Developmental neuroscience has also used behavioral paradigms to examine neural activity during judgments and decisions involving risk in adolescence, a period of development that involves a heightened amount of risky decision making in real life (Casey et al., 2016; Chein et al., 2011; Reyna, 2018; Steinberg, 2008). For example, using a simulated driving task, Chein and colleagues (2011) found that adolescents take more risks and have greater activation in reward-related areas such as the ventral striatum (VS) and orbital frontal cortex when driving with a peer present versus when they are driving alone. These findings suggest that peers may elicit a response in reward centers of the brains of adolescents that is similar to the response to food, sex, or drugs. Casey et al. (2016) illustrate a hierarchy of the changes that occur in the brain to explain the neural substrates of adolescent risky decision making. The authors describe a transition from subcortico-subcortical to cortico-cortical connectivity across development. In childhood, subcortical systems are driving behavior, whereas adolescence is characterized by a strengthening of connections to cortical frontal areas. Finally, in young adulthood, the cortico-cortical networks are more developed, with increased lateral PFC modulation of the medial PFC, resulting in more top-down control and goal-oriented behavior.
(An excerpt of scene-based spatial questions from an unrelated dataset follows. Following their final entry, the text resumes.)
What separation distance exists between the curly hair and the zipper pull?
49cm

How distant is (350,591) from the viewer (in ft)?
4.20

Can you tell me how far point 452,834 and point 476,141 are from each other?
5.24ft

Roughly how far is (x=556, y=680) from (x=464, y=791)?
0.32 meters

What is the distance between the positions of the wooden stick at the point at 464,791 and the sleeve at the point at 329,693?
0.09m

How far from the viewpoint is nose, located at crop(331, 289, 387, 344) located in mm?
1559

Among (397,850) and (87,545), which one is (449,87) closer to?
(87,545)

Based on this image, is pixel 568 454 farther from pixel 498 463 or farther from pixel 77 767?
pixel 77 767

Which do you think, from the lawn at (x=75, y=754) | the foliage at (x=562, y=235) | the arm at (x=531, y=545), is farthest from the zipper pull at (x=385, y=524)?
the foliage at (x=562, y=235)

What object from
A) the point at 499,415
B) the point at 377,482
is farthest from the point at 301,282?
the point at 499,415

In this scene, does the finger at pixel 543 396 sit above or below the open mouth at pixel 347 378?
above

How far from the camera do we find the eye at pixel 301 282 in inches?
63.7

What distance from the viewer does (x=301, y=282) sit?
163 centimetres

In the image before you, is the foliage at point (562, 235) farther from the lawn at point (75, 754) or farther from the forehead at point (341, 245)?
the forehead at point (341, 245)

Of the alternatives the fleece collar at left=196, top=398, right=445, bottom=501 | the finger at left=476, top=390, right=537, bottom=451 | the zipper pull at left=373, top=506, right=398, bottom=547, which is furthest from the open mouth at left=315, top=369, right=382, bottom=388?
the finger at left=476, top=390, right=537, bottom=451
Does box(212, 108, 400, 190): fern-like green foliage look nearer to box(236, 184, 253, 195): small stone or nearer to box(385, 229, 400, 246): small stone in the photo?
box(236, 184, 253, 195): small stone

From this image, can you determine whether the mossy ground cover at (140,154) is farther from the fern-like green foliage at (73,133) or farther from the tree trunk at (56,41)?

Neuroscience shows great promise for furthering our understanding of human judgment and choice. However, the interpretation of neuroscientific findings rests crucially on the behavioral tasks that are used. Brain activation by itself is meaningless. Together, carefully designed laboratory tasks and neuroscientific methods have extensive ecological implications: Judgment and decision making affect who is elected to office, what kinds of policies are supported, risky choices (e.g., drinking and driving), and unhealthy behaviors (e.g., smoking cigarettes). Understanding more about the underlying processes by testing theoretical predictions is fundamental to designing effective behavioral interventions and ultimately improving judgment and decision making.